A 等価でない場合、すなわち、引例1にはABCではなく、A’B’C’である場合、その旨主張し、また、引例2にはDではなくD’が記載されていることを主張し、さらに、引例1のA’B’C’から本発明のABCを想到することの困難性、引例2のD’から本発明のDを想到することの困難性、ひいては、引例1と2の組み合わせであるA’B’C’D’の組み合わせから本発明のABCDを構成することの困難性を主張します。
 審査官が複数の引例を引用したことは、それらの組み合わせで発明が容易であるとの意図があるわけですから、この組み合わせの困難性の主張は是非とも述べて下さい。
 
B 複数の引例の構成と、本発明の構成が等価である場合、すなわち、引例1にはABCが、引例2にはDが記載されていること自体は認められる場合、かなり議論は難しくなります。この場合、引例の組み合わせが当業者においていかに困難であったかを主張します。
 このためには、引例1と引例2にない機能や効果あるいは課題に着目します。引例1や引例2にない機能や効果あるいは課題が、明細書に記載されていればよいが、通常、記載されていないことが多いので、このような相違点をひねり出す工夫が必要となります。
 
 
 例1:ゴミ吸込み口に回転ブラシを設けた真空掃除機に対し、床の水洗用回転ブラシ装置のブラシ(渦巻き型ブラシ)の引例と、従来型の真空掃除機の引例で進歩性なしとされた場合。
 
 水洗用回転ブラシは水の散布下で床をこすり汚れを落とす機能→ブラシの回転により埃が周囲に飛散しようがしまいが問題とならない。これに対し、真空掃除機は塵埃を吸い込むことが命題となる。埃を吸引口から離れる外側方向に飛散させたのではだめ。そこにブラシ装着する際の課題がある。本発明の真空掃除機はブラシを○○という手段で取り付けたことで、確実にゴミを補足し、吸引口から吸い込むことができる。よって、水洗用回転ブラシを転用しても本発明を想到しうるものではない。
 
 但し、本発明では、ブラシが水洗用回転ブラシのように外側にゴミを飛散させることのない構成に限定されていることが必要です。
 
 この例は、水で汚れを落とすためのブラシと、埃を乾燥状態で掻き集めるためのブラシとを比較し、その技術的差異を強調することで拒絶理由を回避しようとするものです。このように、前提となる技術分野の相違から突破口を見いだすことができる場合があります。
 
C拒絶理由は請求項毎に出されますが、時として、従属項につき何ら示されない場合があります。その場合、その従属項に限定した独立請求項について特許性がありとの示唆です。

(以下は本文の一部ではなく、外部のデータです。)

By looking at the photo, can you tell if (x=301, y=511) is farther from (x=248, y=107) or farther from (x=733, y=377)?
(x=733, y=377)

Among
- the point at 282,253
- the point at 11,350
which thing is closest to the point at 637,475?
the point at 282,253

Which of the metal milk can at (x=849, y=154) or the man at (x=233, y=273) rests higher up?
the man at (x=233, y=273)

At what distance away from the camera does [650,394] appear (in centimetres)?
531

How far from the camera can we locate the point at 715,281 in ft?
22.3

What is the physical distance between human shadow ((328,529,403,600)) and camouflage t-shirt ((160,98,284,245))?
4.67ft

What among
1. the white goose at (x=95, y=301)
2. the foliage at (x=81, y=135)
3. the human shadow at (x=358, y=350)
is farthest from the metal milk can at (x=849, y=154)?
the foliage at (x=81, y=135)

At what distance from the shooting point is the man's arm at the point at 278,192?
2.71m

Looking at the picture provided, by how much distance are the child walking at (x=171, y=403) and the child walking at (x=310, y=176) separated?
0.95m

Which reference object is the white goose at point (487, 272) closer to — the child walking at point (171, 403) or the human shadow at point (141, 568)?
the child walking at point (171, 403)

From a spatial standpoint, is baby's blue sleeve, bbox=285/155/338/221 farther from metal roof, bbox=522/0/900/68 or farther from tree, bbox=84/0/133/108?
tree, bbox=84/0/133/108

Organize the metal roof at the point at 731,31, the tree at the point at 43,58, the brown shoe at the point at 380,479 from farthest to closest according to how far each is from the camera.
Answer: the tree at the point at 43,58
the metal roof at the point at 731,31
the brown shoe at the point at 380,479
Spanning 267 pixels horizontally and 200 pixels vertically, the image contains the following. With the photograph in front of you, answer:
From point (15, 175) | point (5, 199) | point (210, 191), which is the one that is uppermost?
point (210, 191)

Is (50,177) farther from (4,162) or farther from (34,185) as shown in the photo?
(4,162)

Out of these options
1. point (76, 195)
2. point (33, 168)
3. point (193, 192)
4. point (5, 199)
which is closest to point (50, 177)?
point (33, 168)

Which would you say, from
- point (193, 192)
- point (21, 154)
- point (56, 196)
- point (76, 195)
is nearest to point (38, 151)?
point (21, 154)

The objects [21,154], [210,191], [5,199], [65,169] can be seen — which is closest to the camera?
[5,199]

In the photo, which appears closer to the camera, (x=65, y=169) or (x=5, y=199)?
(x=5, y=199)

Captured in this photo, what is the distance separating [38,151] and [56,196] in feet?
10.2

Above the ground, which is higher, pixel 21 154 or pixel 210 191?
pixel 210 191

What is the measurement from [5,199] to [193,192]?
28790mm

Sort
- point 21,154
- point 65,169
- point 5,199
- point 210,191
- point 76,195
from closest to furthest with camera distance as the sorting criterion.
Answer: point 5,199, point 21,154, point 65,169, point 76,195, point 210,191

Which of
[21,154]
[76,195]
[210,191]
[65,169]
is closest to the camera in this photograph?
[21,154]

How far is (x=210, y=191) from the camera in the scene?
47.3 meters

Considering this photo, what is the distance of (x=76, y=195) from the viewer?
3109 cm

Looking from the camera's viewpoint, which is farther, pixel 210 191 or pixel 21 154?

 一方、独立請求項に従属項がある場合に、独立請求項と従属項ともに同じ引例で拒絶する場合があります。その場合、いずれの請求項の発明も特許性がないとのことであり、従属項に限定しても拒絶しますとの意味です。
 この場合、独立請求項の発明について補正なり、意見を述べて拒絶理由を回避することができると思っても、さらに、従属項の限定要素と引例との対比でも特許性を議論しておいた方がよろしいでしょう。
 
D 次に、複数の引例の構成と、本発明の構成が等価であり、それらの組み合わせが困難であるとの主張も極めて難しい場合、補正により引例にない構成を請求項に付加してその部分の構成の困難性を議論します。
 
 そこで、請求の範囲を限定する補正が可能かを検討します。
  限定には外的付加、内的付加があります。
 
  外的付加・・新しい構成要件を付加する場合です。
    A、B、Cからなる装置。
    −−補正後−−
    A、B、C、Dからなる装置。
 
  内的付加・・構成要素をさらに下位概念に減縮する場合です。
    A、B、Cからなる装置。
    −−補正後−−
    A、B、Cからなり、前記Aは、a1,a2からなる装置。
 
 実施例レベルに限定する場合、実際に商品化されている実施例に限定しないと特許をとる意味が無くなるので注意!!
 
E 本来ならば補正しなくとも進歩性を主張できると思ってもあえて補正をすることがあります。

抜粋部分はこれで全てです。